What to do
Reproduce the entries below line for line, without changing any wording, numbers or punctuation.

Stored entries
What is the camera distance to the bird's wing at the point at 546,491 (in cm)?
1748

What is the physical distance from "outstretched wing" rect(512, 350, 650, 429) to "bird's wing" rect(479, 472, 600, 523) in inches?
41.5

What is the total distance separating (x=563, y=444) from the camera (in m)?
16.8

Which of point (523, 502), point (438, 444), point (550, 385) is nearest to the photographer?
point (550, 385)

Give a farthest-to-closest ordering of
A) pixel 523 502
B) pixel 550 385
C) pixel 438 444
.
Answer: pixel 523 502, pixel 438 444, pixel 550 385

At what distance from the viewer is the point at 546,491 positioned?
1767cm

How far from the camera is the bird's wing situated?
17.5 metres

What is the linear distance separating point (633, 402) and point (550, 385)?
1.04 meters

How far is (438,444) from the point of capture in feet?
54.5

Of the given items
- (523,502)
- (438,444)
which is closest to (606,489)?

Result of the exercise
What is the camera distance to the bird's wing at the point at 546,491 (in cm)?
1748

What is the physical distance from "outstretched wing" rect(512, 350, 650, 429) to "bird's wing" rect(479, 472, 600, 523) in inches?
41.5

What is the total distance separating (x=563, y=444) from the camera (in m)?
16.8

Which of point (523, 502), point (438, 444), point (550, 385) is nearest to the photographer?
point (550, 385)

Give a farthest-to-closest ordering of
A) pixel 523 502
B) pixel 550 385
C) pixel 438 444
.
Answer: pixel 523 502, pixel 438 444, pixel 550 385

At what distance from the viewer is the point at 546,491 positioned?
1767cm

How far from the camera is the bird's wing situated?
17.5 metres

What is the linear distance separating point (633, 402) and point (550, 385)?
1.04 meters

How far is (438,444) from the point of capture in feet?
54.5

Of the given items
- (523,502)
- (438,444)
which is closest to (606,489)?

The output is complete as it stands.